=== Data for this exercise ===

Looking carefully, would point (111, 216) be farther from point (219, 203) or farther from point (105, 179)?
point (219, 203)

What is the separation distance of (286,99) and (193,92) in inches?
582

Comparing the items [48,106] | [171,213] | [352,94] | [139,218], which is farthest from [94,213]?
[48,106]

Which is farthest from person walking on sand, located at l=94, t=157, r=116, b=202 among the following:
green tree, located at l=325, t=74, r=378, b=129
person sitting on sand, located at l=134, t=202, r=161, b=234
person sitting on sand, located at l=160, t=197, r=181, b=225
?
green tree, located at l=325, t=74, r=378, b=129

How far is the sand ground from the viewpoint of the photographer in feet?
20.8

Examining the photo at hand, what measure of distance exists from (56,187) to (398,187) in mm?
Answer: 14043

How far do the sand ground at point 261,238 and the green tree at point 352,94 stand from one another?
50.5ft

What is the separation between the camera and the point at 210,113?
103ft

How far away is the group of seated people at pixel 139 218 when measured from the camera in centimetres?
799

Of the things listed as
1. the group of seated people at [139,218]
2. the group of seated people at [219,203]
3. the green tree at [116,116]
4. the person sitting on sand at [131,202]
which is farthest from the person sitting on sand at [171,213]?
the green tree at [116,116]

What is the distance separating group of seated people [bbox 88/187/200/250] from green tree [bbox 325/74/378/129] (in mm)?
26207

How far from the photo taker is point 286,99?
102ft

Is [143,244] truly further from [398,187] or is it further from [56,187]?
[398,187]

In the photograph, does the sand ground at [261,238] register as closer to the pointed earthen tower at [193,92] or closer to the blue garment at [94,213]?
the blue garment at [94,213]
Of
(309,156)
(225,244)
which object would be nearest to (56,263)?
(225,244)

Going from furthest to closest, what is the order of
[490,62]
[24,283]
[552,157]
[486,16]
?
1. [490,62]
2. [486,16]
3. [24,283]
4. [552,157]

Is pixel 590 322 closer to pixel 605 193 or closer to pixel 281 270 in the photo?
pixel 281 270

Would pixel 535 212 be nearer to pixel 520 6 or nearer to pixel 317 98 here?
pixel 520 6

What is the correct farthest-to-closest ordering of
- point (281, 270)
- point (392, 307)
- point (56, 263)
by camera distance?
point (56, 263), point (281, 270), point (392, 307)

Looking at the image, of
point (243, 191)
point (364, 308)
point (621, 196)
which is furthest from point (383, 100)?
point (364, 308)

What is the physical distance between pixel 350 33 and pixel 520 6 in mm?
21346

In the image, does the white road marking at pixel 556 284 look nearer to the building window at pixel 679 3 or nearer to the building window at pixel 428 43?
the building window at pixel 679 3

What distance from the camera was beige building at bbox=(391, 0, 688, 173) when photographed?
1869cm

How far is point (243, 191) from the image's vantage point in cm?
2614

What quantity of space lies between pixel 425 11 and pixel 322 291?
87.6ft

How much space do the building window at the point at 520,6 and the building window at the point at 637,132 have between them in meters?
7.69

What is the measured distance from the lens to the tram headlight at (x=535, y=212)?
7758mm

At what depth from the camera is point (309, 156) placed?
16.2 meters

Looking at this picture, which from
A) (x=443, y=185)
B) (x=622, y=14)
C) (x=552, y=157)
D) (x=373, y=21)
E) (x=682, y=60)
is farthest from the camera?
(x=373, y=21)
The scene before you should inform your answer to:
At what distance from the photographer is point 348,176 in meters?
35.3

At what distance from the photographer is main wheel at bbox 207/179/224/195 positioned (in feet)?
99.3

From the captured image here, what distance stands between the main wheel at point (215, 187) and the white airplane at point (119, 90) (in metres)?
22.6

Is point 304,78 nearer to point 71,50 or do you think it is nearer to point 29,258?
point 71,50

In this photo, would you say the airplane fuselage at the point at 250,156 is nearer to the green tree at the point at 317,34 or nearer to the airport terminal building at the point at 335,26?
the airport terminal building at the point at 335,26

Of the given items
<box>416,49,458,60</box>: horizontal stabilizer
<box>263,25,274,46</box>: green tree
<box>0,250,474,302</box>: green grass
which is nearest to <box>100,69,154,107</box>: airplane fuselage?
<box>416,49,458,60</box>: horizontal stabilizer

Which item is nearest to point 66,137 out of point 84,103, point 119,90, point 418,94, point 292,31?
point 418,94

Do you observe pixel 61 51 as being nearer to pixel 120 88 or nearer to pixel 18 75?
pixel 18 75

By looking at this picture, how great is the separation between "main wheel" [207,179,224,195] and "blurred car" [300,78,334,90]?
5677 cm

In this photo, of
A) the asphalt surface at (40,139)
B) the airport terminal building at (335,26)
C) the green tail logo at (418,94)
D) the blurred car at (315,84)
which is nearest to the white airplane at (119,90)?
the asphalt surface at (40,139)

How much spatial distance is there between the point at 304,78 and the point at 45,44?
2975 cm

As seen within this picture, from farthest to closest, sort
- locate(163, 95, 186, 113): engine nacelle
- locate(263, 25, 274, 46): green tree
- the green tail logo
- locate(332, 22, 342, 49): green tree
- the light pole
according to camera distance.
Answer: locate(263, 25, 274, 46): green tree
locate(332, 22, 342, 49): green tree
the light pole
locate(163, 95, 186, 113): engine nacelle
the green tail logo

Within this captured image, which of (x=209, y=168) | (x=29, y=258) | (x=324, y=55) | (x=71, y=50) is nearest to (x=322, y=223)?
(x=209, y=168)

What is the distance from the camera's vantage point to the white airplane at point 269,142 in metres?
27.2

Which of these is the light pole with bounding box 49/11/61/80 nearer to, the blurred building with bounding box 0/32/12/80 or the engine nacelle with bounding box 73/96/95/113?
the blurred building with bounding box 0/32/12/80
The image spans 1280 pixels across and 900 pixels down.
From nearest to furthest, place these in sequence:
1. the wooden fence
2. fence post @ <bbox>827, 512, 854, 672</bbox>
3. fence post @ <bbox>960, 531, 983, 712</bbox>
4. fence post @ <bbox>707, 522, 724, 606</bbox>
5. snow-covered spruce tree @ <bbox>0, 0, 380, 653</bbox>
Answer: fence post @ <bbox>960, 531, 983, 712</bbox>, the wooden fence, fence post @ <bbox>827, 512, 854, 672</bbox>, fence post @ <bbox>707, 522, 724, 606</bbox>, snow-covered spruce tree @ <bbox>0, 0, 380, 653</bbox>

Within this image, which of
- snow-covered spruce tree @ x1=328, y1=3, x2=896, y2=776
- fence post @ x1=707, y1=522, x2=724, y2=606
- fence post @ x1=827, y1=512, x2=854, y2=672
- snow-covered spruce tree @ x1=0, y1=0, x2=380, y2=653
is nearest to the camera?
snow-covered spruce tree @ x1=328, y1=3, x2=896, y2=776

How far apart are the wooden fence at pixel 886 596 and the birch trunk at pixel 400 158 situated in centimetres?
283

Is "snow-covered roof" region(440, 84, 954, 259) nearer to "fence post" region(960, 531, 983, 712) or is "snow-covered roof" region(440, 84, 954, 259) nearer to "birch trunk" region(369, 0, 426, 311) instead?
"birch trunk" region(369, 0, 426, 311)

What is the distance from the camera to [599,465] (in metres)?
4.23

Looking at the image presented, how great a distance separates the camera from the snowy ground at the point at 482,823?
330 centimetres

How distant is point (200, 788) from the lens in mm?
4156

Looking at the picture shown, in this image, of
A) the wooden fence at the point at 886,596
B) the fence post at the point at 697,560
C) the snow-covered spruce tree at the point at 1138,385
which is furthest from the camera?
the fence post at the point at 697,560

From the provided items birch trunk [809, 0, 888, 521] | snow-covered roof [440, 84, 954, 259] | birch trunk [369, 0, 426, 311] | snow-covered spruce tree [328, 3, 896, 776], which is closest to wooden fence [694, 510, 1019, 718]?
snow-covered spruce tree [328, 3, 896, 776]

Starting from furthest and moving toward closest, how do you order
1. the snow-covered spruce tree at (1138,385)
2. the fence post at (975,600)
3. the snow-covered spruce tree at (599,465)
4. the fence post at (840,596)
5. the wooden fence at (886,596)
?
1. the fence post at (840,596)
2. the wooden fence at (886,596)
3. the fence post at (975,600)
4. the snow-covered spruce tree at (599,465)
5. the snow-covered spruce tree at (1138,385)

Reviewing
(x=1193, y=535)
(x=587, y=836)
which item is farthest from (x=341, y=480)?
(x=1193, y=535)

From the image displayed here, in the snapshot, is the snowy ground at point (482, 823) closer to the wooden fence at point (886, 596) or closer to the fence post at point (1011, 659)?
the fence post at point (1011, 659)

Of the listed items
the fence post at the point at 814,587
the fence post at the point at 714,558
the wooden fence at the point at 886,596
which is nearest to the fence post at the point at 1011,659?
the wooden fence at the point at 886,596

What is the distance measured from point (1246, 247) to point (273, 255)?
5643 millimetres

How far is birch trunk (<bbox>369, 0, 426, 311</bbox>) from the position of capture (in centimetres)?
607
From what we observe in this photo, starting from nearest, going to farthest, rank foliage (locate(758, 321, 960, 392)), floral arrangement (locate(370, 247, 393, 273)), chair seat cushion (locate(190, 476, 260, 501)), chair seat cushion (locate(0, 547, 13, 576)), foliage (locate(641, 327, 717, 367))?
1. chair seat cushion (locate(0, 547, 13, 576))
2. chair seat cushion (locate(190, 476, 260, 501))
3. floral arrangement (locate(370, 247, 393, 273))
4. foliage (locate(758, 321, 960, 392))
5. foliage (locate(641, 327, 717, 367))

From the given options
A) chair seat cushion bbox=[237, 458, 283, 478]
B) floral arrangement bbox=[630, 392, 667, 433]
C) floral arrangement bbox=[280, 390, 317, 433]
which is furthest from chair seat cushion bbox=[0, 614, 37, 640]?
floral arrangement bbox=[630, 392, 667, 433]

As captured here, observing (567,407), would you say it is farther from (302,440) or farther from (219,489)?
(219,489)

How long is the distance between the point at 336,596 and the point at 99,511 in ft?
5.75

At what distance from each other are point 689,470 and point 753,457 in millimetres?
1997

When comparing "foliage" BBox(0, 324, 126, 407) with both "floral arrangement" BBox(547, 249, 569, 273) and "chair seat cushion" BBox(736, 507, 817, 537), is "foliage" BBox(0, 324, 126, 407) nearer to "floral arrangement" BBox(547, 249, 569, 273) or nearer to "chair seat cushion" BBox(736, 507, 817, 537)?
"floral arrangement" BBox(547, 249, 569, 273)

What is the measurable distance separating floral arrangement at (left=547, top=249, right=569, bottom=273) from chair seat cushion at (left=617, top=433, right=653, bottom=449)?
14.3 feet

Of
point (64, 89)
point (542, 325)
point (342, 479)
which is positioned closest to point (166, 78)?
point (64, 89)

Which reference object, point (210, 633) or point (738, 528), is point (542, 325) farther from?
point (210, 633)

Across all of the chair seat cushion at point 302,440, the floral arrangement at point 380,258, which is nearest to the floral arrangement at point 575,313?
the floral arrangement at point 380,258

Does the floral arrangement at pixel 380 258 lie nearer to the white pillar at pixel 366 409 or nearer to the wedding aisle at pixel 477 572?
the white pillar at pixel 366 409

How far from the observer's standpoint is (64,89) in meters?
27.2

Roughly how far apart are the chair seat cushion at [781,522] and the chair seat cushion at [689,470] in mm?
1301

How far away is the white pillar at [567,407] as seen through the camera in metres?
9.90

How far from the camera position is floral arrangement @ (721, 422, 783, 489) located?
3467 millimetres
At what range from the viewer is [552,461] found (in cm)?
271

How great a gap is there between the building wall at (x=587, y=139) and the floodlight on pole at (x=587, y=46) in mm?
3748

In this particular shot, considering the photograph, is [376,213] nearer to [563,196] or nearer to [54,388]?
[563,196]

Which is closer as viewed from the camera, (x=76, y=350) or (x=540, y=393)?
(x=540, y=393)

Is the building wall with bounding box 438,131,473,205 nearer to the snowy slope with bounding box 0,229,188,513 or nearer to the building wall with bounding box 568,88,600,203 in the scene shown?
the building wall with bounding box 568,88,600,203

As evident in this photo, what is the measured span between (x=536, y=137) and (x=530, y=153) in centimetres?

===

_Directions for this task_
In the listing above, find the line with "At what range" and set down that line and all after it exactly, through the final line.

_Solution_
At what range from the viewer is [552,461] found (in cm)?
271

How great a gap is there between the building wall at (x=587, y=139) and the floodlight on pole at (x=587, y=46) in mm?
3748

In this particular shot, considering the photograph, is [376,213] nearer to [563,196] or nearer to [54,388]?
[563,196]

Which is closer as viewed from the camera, (x=76, y=350) or (x=540, y=393)?
(x=540, y=393)

Is the building wall with bounding box 438,131,473,205 nearer to the snowy slope with bounding box 0,229,188,513 or nearer to the building wall with bounding box 568,88,600,203 in the scene shown?
the building wall with bounding box 568,88,600,203

As evident in this photo, what is the measured span between (x=536, y=137) and (x=530, y=153) in centimetres?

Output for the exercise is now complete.